ReVo - A Cross-Layer Reliable Volumetric Videoconferencing System

Abstract

The adoption of volumetric video for immersive applications is growing, driven by its support for six-degree-of-freedom (6-DoF) interaction. A major obstacle to its widespread use—particularly for real-time telepresence—is the challenge of streaming large data payloads over lossy networks without degrading the Quality of Experience (QoE).

To address this, we propose VoluStream, a novel framework for loss-resilient volumetric video streaming. Our system integrates a transport-layer strategy with an application-layer recovery engine. We first segregate frames into critical and non-critical sets; critical frames are sent via a reliable protocol, while non-critical ones are sent unreliably to minimize latency. Any resulting packet loss in the non-critical stream is handled by our Vision Transformer (ViT)-based recovery module, trained to restore both RGB and depth information.

The Challenge

Volumetric content (Point clouds, RGB-D, NeRFs) demands high storage and bandwidth. Existing works typically focus on:

Optimization: Improving encoder-decoder frameworks, which often neglects storage costs.
Compression: Designing neural compression frameworks that assume perfect network conditions.

However, networks are inherently lossy.

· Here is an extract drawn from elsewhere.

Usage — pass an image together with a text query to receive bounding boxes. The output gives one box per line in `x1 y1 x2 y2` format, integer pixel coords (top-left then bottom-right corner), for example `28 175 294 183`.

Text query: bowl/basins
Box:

Standard recovery methods like Retransmission (too slow for real-time) or Forward Error Correction (bandwidth heavy) are ill-suited for volumetric data. Furthermore, existing neural recovery methods (e.g., GRACE, REPARO) focus exclusively on 2D RGB video, failing to address the interdependency of Depth frames required for 3D reconstruction.

The VoluStream Approach

We propose a unified, hybrid framework that leverages the strengths of both transport and application layers.

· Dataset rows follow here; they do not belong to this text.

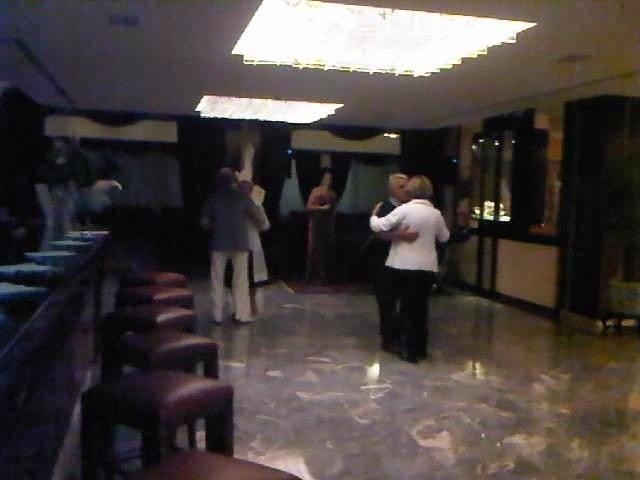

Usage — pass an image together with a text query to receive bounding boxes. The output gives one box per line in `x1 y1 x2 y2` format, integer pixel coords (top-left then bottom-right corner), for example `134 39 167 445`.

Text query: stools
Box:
83 369 234 480
100 307 198 371
112 330 219 384
135 447 300 480
115 287 195 310
118 271 185 288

Hybrid Transport: We characterize frames as “critical” or “non-critical.” Critical frames are sent over a reliable transport stream (TCP), while non-critical frames utilize an unreliable stream (QUIC over UDP) to minimize latency.
Neural Recovery: A novel ViT-based loss recovery module operates at the client side. It is specifically trained to reconstruct lost non-critical RGB and Depth frames, ensuring high fidelity even under packet loss.

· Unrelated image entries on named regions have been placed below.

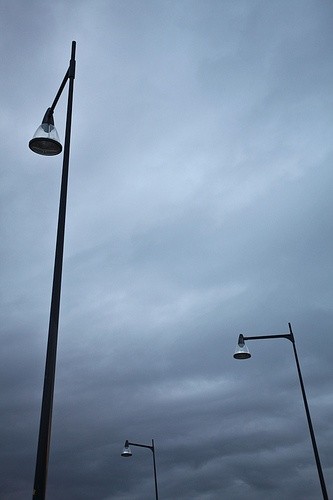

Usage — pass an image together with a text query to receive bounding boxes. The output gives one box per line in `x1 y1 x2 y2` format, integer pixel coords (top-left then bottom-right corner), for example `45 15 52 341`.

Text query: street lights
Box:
28 41 77 499
233 321 330 499
121 438 158 500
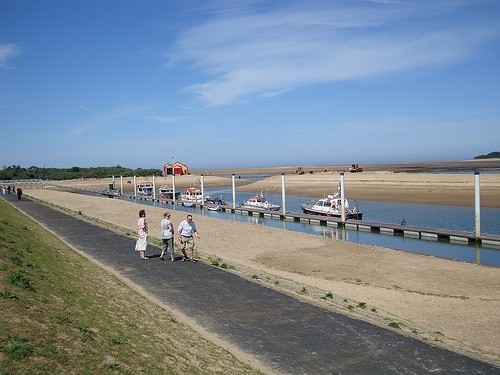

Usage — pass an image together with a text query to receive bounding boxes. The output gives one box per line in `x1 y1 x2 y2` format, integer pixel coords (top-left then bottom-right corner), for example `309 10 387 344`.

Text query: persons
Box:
159 212 176 262
178 215 201 263
2 183 22 200
134 209 149 260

Comparison of (a) RGB Reconstruction and (b) Depth Reconstruction under lossy network conditions.

System Architecture

Our prototype is built on a WebRTC system that achieves real-time performance (over 30 FPS) for videoconferencing applications. The architecture ensures that critical dependencies for 3D reconstruction are preserved while non-essential data is recovered neurally.

Key Contributions

First End-to-End System: To the best of our knowledge, VoluStream is the first system designed specifically for reliable volumetric video streaming.
Codec-Agnostic Recovery: A novel client-side neural framework that recovers corrupted RGB and Depth frames, compatible with existing compression codecs.
Real-Time Performance: A prototype WebRTC implementation demonstrating >30 FPS performance suitable for interactive videoconferencing.